I categorized this information as follows:
These categories were used for further aggregation and analysis.
rows_in_order = ['New', 'Experienced', 'Established', 'Veteran', 'All']
table = combined_updated.pivot_table('dissatisfied', index='service_cat', aggfunc=['mean', 'sum'], margins=True)
table = table.reindex(rows_in_order)
table
mean | sum | |
---|---|---|
dissatisfied | dissatisfied | |
service_cat | ||
New | 0.295337 | 57 |
Experienced | 0.343023 | 59 |
Established | 0.516129 | 32 |
Veteran | 0.485294 | 66 |
All | 0.380107 | 214 |
# Index order isn't preserved, so I have to set it again.
ax = (table['mean']*100).reindex(rows_in_order).plot.bar(legend=False)
ax.spines['top'].set_visible(False)
ax.spines['left'].set_visible(False)
ax.spines['right'].set_visible(False)
#ax.spines['bottom'].set_visible(False)
ax.tick_params(left=False, bottom=False)
ax.set_xlabel("")
ax.set_ylabel("percent")
ax.set_title("Dissatisfied Resignations by Tenure")
plt.show()
Across all service durations, 38% of resignations involve job dissatisfaction. Employees with six years or fewer of service are less likely than average to cite job dissatisfaction as a reason for their resignation, newest employees being the least likely. Employees with seven years or more of service are more likely than average to depart for reasons that include job dissatisfaction.
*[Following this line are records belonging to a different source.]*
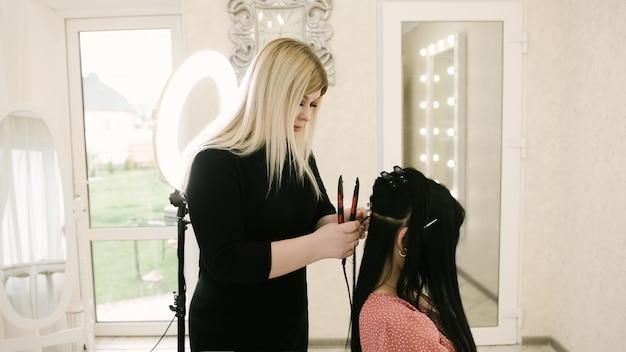 De kapper doet haarextensies aan een jonge vrouw in een schoonheidssalon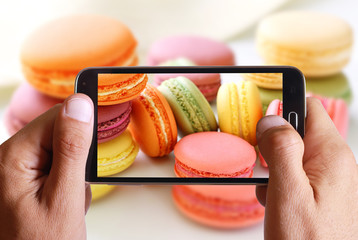 Male hand taking photo of macarons cakes with cell, mobile phone.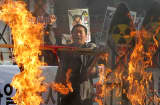 South Korean protesters burn a mock-up of a North Korean missile during a demonstration in 2012.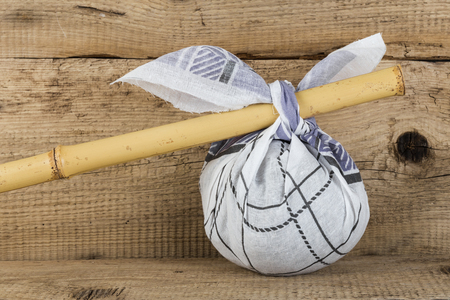 hobo: Rural knapsack on a bamboo pole on a old wooden background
If we look at the total number of people, rather than category percentages, we see that more than half those whose reasons for resignation include job dissatisfaction, are either New or Experienced.
table = combined_updated.pivot_table('dissatisfied', index='age', aggfunc=['mean', 'sum'], margins=True)
table
mean | sum | |
---|---|---|
dissatisfied | dissatisfied | |
age | ||
20 or younger | 0.200000 | 2 |
21-25 | 0.306452 | 19 |
26-30 | 0.417910 | 28 |
31-35 | 0.377049 | 23 |
36-40 | 0.342466 | 25 |
41-45 | 0.376344 | 35 |
46-50 | 0.382716 | 31 |
51-55 | 0.422535 | 30 |
56 or older | 0.423077 | 33 |
All | 0.379195 | 226 |
ax = (table['mean']*100).plot.bar(legend=False)
ax.spines['top'].set_visible(False)
ax.spines['left'].set_visible(False)
ax.spines['right'].set_visible(False)
#ax.spines['bottom'].set_visible(False)
ax.tick_params(left=False, bottom=False)
ax.set_xlabel("")
ax.set_ylabel("percent")
ax.set_title("Dissatisfied Resignations by Employee Age")
plt.show()
combined_updated.pivot_table('dissatisfied', index='institute', aggfunc=['mean', 'sum'], margins=True)
mean | sum | |
---|---|---|
dissatisfied | dissatisfied | |
institute | ||
DETE | 0.479100 | 149 |
TAFE | 0.267647 | 91 |
All | 0.368664 | 240 |
Nearly one half of resignations from DETE involved job dissatisfaction, while only just over a quarter of resignations from TAFE did.
Resignations at DETE and TAFE exploded 100-fold. after 2009 suggesting significant changes at both institutions. Unfortunately the dataset includes just three resignations from before 2010, making a meaningful comparison of the two periods impossible.
Job dissatisfaction is a factor in almost 40% of resignations. It is the exclusive factor in 17% of resignations.
While the % of resignations involving job dissatisfaction varies by age and tenure of the departing employee, it is a significant factor in resignations in every group. At least 30% of resigning employees cite job dissatisfaction as a reason for every duration of tenure, and also for every age group save those twenty years old or younger.
The significance of job dissatisfaction in resignations varies substantially between DETE and TAFE. Efforts to reduce job dissatisfaction, and resulting resignations, should seek to understand the reasons for the difference between institutions.